The range of modules available during the Health and Social Care degree are both academically and vocationally focused. You'll be provided with a detailed understanding of health and social care theory, policy, and practice, and will also be supported to understand key contemporary issues that influence health, social care, and the wellbeing of individuals and communities – a topic of global significance. Across all modules, the inclusion of formative work will support you with your learning.
Overall, this degree combines academic rigour with practical experience. You'll have the opportunity to test your new knowledge and skills in a community setting and identify strategies/interventions for people with a variety of organisations. The Year 2 placement may help you develop and understand the application of research methods and ways to improve practice in health and social care.
A typical week for you will include workshops, seminars, blended learning, group work, and meeting with supervisors at each level of your degree. You will also take part in computer-based learning using specific social research software and statistical programmes for surveys and questionnaires such as SPSS, and software for interviewing such as NVivo.
Your progress will be assessed through traditional essays, but also through innovative assessments (module dependent) which aid your employability skills. These may include research and organisational reports, portfolios, source reports, e-resources such as blogs and podcasts, presentations, reports for global bodies and organisations, and community studies.

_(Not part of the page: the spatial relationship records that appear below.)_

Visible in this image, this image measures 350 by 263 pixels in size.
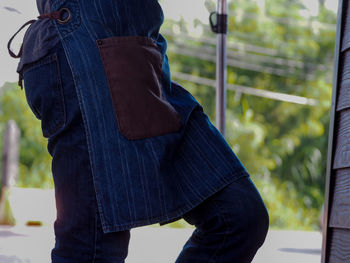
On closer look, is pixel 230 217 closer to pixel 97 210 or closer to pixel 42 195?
pixel 97 210

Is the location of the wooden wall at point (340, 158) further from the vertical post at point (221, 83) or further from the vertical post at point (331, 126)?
the vertical post at point (221, 83)

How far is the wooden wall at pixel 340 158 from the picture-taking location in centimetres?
129

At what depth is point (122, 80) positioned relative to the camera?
3.34 feet

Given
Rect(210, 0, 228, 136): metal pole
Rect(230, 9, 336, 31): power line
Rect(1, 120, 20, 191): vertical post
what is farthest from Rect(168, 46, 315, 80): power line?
Rect(210, 0, 228, 136): metal pole

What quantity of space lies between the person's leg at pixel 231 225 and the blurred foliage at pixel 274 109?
8.46 m

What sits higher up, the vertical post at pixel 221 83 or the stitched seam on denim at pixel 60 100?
the stitched seam on denim at pixel 60 100

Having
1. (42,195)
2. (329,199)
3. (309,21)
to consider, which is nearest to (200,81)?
(309,21)

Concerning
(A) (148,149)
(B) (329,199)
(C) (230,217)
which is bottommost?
(B) (329,199)

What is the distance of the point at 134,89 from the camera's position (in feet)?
3.36

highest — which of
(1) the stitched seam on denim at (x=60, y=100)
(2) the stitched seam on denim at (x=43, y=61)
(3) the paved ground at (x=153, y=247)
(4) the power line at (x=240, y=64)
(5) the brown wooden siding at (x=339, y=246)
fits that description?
(2) the stitched seam on denim at (x=43, y=61)

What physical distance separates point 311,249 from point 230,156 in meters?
3.05

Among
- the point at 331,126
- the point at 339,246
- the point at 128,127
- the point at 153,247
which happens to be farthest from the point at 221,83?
the point at 153,247

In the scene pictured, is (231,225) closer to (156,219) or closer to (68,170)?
Result: (156,219)

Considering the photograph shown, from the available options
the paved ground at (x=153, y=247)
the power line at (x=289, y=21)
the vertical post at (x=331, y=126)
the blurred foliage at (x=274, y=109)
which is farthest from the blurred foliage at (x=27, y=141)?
the vertical post at (x=331, y=126)
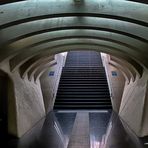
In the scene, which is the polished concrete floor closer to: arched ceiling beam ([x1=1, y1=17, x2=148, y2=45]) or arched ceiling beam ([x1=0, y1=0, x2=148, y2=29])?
arched ceiling beam ([x1=1, y1=17, x2=148, y2=45])

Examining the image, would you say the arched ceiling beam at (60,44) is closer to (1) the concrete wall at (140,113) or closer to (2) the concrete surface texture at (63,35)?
(2) the concrete surface texture at (63,35)

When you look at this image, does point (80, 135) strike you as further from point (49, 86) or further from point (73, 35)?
point (49, 86)

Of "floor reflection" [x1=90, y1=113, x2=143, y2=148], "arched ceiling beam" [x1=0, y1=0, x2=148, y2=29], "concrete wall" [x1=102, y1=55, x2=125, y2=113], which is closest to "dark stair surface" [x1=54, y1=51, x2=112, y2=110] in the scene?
"concrete wall" [x1=102, y1=55, x2=125, y2=113]

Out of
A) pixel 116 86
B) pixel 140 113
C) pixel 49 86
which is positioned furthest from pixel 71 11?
pixel 116 86

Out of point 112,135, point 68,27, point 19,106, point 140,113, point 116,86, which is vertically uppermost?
point 68,27

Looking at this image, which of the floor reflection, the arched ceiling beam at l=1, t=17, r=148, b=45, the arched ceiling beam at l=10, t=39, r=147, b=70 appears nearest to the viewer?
the arched ceiling beam at l=1, t=17, r=148, b=45

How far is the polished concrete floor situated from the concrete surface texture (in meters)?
0.46

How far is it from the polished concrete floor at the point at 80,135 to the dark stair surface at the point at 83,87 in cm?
387

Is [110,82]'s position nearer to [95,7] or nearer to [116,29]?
[116,29]

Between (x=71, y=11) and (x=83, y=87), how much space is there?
12.2 meters

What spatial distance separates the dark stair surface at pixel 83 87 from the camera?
642 inches

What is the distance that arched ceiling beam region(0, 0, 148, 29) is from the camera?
18.7 feet

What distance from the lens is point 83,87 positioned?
58.3 ft

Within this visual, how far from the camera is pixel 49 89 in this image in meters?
16.8
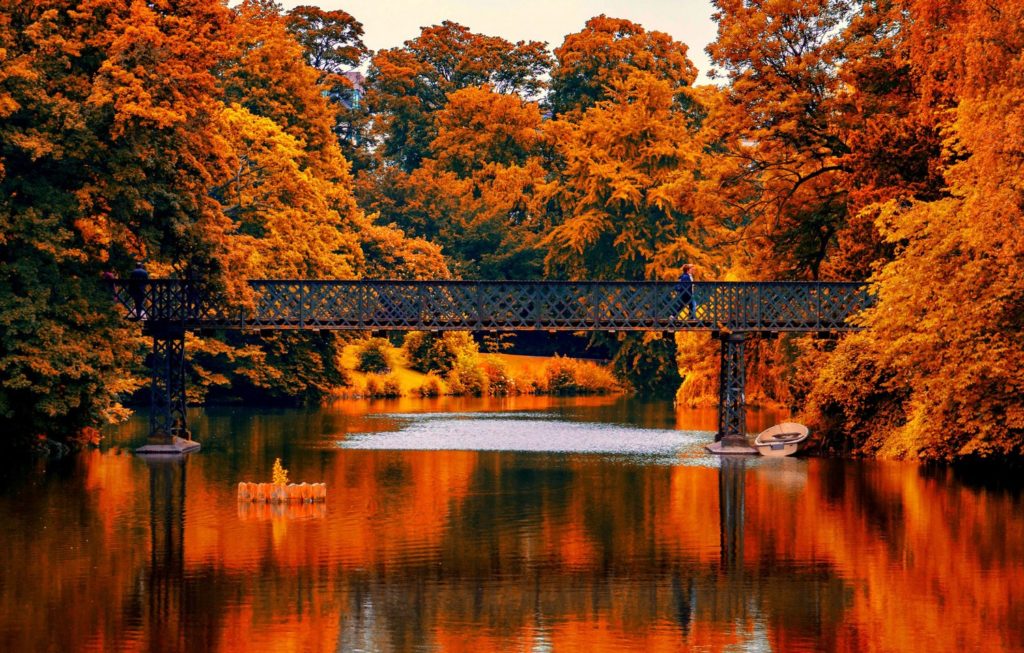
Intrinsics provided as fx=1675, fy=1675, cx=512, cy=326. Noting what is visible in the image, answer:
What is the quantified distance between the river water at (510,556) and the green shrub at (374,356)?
3603 centimetres

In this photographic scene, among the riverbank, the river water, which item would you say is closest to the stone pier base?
the river water

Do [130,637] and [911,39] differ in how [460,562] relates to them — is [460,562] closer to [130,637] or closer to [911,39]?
[130,637]

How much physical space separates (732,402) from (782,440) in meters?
1.95

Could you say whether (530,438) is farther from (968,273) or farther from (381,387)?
Answer: (381,387)

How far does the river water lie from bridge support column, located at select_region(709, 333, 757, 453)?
302cm

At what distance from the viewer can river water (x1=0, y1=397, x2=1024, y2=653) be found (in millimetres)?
21062

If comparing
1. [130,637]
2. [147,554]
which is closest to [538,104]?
[147,554]

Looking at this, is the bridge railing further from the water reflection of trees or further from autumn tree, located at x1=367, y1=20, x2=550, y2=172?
autumn tree, located at x1=367, y1=20, x2=550, y2=172

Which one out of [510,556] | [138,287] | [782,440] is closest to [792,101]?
[782,440]

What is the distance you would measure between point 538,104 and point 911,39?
213 ft

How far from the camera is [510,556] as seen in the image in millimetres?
27812

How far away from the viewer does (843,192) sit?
54.9m

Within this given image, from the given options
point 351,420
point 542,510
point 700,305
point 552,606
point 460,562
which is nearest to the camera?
point 552,606

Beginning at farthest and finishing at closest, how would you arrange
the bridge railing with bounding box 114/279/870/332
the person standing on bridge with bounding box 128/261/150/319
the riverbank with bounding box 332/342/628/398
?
the riverbank with bounding box 332/342/628/398
the bridge railing with bounding box 114/279/870/332
the person standing on bridge with bounding box 128/261/150/319
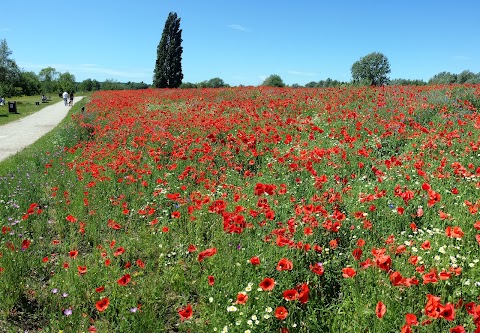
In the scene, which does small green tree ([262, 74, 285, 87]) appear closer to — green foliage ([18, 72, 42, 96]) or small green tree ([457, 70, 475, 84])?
small green tree ([457, 70, 475, 84])

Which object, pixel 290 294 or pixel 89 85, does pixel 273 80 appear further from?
pixel 89 85

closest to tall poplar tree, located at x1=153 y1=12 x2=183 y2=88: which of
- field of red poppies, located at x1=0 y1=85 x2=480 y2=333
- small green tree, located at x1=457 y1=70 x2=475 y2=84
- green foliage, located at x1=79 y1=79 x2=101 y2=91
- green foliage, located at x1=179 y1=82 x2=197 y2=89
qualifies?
green foliage, located at x1=179 y1=82 x2=197 y2=89

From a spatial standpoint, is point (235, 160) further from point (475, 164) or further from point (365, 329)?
point (365, 329)

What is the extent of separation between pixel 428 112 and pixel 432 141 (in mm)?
3554

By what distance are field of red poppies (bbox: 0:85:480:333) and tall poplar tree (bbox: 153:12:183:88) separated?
153 feet

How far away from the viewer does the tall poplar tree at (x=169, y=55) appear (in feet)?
173

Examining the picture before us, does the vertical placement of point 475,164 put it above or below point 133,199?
above

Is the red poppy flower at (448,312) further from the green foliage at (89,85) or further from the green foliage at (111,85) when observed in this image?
the green foliage at (89,85)

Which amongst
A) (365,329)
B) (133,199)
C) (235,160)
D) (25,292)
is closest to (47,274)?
(25,292)

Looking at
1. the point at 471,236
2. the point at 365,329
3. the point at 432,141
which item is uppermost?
the point at 432,141

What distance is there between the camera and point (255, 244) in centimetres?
411

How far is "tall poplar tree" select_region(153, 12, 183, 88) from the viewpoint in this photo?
2082 inches

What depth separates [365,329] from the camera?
3049 mm

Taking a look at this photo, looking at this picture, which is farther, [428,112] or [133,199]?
[428,112]
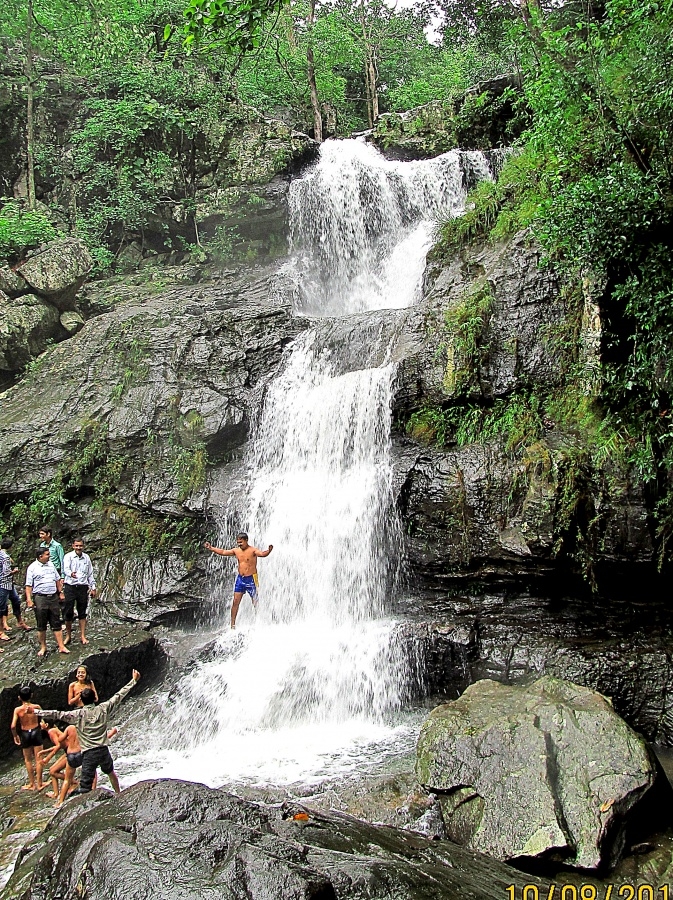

You will be allocated a personal tutor who will offer one-to-one support.
Student academic, professional, and graduate skills
The University supports students with opportunities for internships and volunteering. In Year 1, we integrate support to develop your academic skills in writing university-level assignments, and in Year 2, you develop your practice further across the modules. We also integrate inputs from the Centre for Graduate Prospects and Work Integrated Learning. In Year 3, we help to prepare you for graduate employment with opportunities to learn about graduate jobs and postgraduate study. Alongside this, we encourage you to gain additional bronze, silver, and gold SuPA Awards each year, which are an extra qualification you can gain to boost your credentials and show employers your extracurricular experience.
Part-time students study the same Health and Social Care course as full-time students, but over a longer period of time. If you study this course on a part-time basis, you will typically complete 60 credits in a year, rather than the 120 credits of full-time students. You'll be studying alongside full-time students.
Reasonable adjustments to teaching and assessments will be made for students who hold a current University of Sunderland Support Plan (in line with their stated entitlements and/or accommodations).